Nina Khrushcheva Keynote Speaker at the Opening Ceremony of the 2024 Salzburg Festival
As the great-granddaughter of former Soviet Communist Party leader Nikita Khrushchev, she also has a personal biographical connection to Russian politics. Her commentary appears in major outlets, for which she observes developments and changes in Russian society from various cultural perspectives, reflects on the influence of literature on politics, and discusses the complex relations that shape Russia today.
‘Nina Khrushcheva has been analyzing Putin’s behaviour and inconsistent Western responses to Russia for decades, not shying away from uncomfortable assessments and narratives. As a critic of Putin who is directly affected by this situation, she holds up a mirror to both the “worst barbarian” and faltering democracies,’ says Artistic Director Markus Hinterhäuser, ‘while also striving to respectfully engage with Russian culture.’

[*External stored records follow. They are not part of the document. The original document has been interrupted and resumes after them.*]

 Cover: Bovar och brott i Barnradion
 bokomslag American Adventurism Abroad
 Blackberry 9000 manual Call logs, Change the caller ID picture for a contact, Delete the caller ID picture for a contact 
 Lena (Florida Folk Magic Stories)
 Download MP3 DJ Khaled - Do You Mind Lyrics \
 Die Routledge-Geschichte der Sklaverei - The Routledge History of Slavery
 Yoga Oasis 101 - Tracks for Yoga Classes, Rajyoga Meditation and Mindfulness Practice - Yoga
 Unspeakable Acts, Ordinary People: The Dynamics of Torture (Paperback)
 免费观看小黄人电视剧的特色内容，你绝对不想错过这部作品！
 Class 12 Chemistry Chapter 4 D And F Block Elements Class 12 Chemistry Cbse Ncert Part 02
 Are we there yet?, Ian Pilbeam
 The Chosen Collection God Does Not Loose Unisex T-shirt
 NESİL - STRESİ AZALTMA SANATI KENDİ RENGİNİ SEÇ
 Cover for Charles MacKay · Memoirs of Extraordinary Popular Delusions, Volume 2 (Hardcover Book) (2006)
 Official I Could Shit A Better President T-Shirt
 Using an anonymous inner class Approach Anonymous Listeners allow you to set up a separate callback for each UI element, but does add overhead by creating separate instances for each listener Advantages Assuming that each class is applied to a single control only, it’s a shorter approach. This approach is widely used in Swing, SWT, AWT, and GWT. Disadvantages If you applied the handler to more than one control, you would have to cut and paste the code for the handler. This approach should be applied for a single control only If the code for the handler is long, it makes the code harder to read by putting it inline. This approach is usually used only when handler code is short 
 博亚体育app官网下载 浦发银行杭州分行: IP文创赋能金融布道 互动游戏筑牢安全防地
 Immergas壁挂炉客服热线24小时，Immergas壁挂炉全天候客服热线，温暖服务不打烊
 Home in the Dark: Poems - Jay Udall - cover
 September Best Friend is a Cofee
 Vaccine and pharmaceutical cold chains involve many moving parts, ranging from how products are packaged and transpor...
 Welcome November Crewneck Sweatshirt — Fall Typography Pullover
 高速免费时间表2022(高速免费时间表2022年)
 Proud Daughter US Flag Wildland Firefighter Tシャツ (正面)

As Nina Khrushcheva comments herself about the close relationship between art and politics: ‘The power of Dostoevsky’s Crime and Punishment or Leo Tolstoy’s War and Peace surely lies in their insights into the human condition, not just the Russian one. In any case, refusing to engage with Russian culture will not change Putin’s calculations or force him to withdraw his forces from Ukraine. What it will do is cut off a potential source of information about his objectives and motivations.’ (Project Syndicate, 30 June 2022)
In her keynote speech, Nina Khrushcheva will address one of Fyodor Dostoevsky’s main premises that beauty will save the world. In the current political and cultural environment of war, crisis, animosity and division, what is the role of art?
The opening ceremony takes place at 11:00 a.m. on 26 July at the Felsenreitschule.
Nina Khrushcheva is professor of International Affairs at New School University in New York. She is an editor of and a contributor to Project Syndicate: Association of Newspapers Around the World. Her articles have appeared in Foreign Affairs, The New York Times, The Wall Street Journal, The Financial Times and other international publications. She is the author of several books, including Imagining Nabokov: Russia between Art and Politics (2008) and a co-authored political travelogue In Putin’s Footsteps: Searching for the Soul of an Empire Across Russia’s Eleven Time Zones (2019). Her latest book (forthcoming in Russian) is Nikita Khrushchev: An Outlier of the System.
Recently, Nina Khrushcheva summarized in an article entitled ‘Preparing Russia for Permanent War’: ‘The goal of current Kremlin propaganda is not to convince people that life in Russia is safe and prosperous. It might have started out that way, but as the Ukraine war drags on, Putin has had to adapt. Now, echoing Stalin’s narrative that progress toward socialism brings more challenges, requiring intensification of the class struggle, Putin is using propaganda to prepare Russians for more war.’